1.) Juices and Smoothies:
Juices and smoothies are some of the best places to add pumpkin, especially in the colder weather. Enjoy these juices and smoothies with your leftover pumpkins.

2.) EASY Roasted Pumpkin Seeds:
Don’t throw out the pumpkin seeds from your pumpkin! They are loaded with nutrients and an excellent snack to have on hand. Here is a quick and easy way to make the best out of them:

  • Clean the seeds and give a good rinse using a colander.
  • Boil for 10 minutes (these make the seeds easier to digest and provides crispier outer shell after roasting in the oven).
  • Drain seeds and spread on baking sheet drizzled with extra virgin olive oil and sprinkle of coarse sea salt (spread out seeds to prevent overcrowding on sheet pan).
  • Roast at 375 F for 10 minutes, turn off heat stir and keep in oven for an additional 8-10 minutes, until crispy.
  • You can use the roasted seeds on salads, in granola, a garnish for soups, desserts, and baked goods.

3.) Enjoy Pumpkin for Breakfast
Pumpkin is a nourishing and nutrient-dense way to start your morning, so try making these delicious breakfasts with pumpkin!

4.) Enjoy Pumpkin for Lunch and Dinner:
Pumpkin adds a huge burst of flavor to some of the most common dishes. Try them out in the following recipes. 

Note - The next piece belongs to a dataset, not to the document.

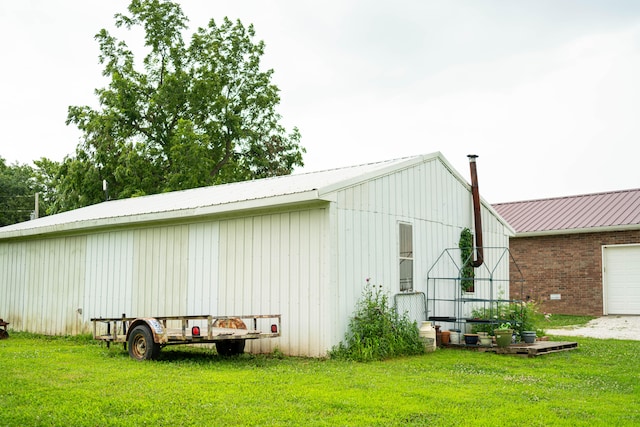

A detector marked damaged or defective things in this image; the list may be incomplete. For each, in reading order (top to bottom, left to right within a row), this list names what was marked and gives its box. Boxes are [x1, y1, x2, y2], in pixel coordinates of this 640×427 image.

rusty trailer [91, 314, 282, 362]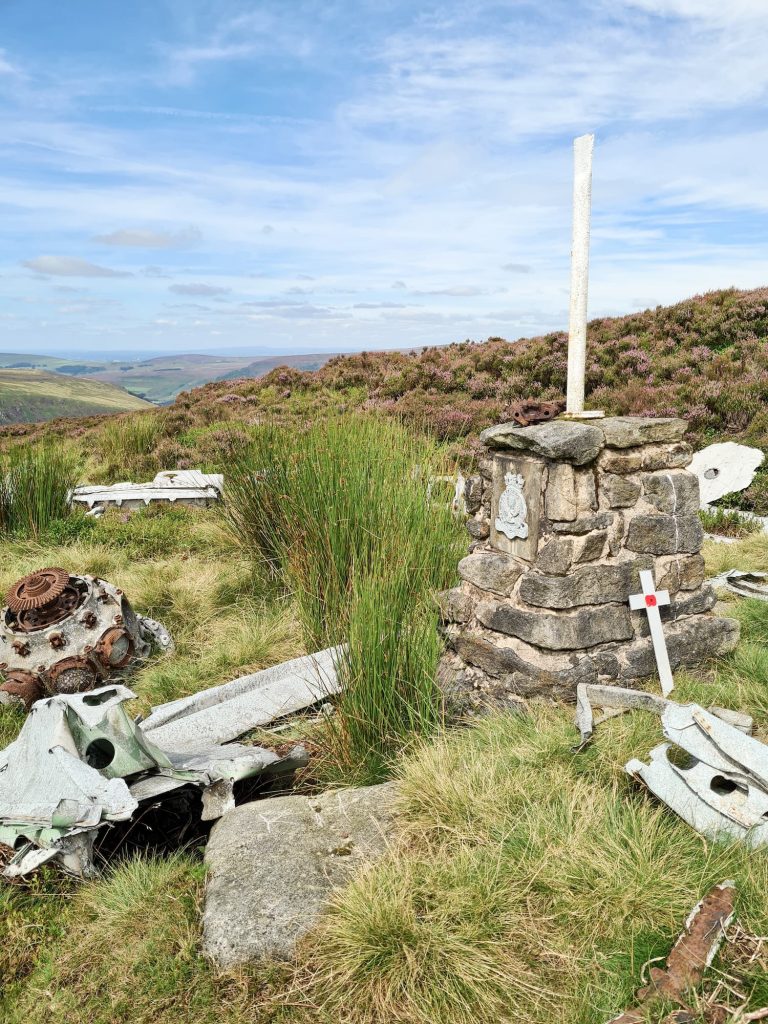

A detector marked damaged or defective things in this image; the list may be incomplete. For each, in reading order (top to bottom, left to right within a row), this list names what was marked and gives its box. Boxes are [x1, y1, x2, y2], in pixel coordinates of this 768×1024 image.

  • Easy Creamy Pumpkin Soup/Stew
    Use your crockpot to have ready to eat and a seasonal smelling home after a long day at work:
    2 Tbsp. coconut oil
    1 onion, chopped
    1 garlic clove, minced
    1  ½ lb pumpkin flesh, roughly chopped (or organic canned pumpkin puree)
    2 medium sweet potatoes, peeled, roughly chopped
    4 cups/1 liter low-sodium vegetable broth
    1 cup/250 ml. coconut or almond milk
    Sea salt and fresh black pepper to taste

    1. Heat coconut oil and chopped onion in large pot until onion is soft.
    2. Add garlic and cook another minute.
    3. Add chopped pumpkin and sweet potatoes and cook for several minutes.
    4. Add stock, salt & pepper, and  bring to a boil and let simmer for about 25 minutes until flesh of potatoes and pumpkin are tender.
    5. Stir in milk and use blender or immersion blender to obtain consistency of puree.
    6. Add dashes of nutmeg or cinnamon just before serving.

5.) Enjoy Pumpkin for Dessert:
Yes, you can even have pumpkin for dessert! Try these super easy and decadent treats at your next holiday gathering.

  • Pumpkin Dip:
    Mix equal parts coconut milk yogurt with canned or fresh pumpkin, add 1 teaspoon cinnamon, ½ teaspoon ginger  &  ½ teaspoon nutmeg.
    Serve with roasted pita chips or apple slices.
  • Pumpkin Dessert Trifle Parfait:
    1st  (bottom) layer: crushed graham crackers or gingerbread
    2nd  layer: pumpkin dip (recipe above)
    3rd  Layer: Coconut Milk Yogurt
    4th Layer: 85% dark chocolate pieces or cacao nibs

    1. Repeat layers and top with drizzle of melted dark chocolate.
    2. Serve in glass trifle or clear plastic cups for full effect of layers.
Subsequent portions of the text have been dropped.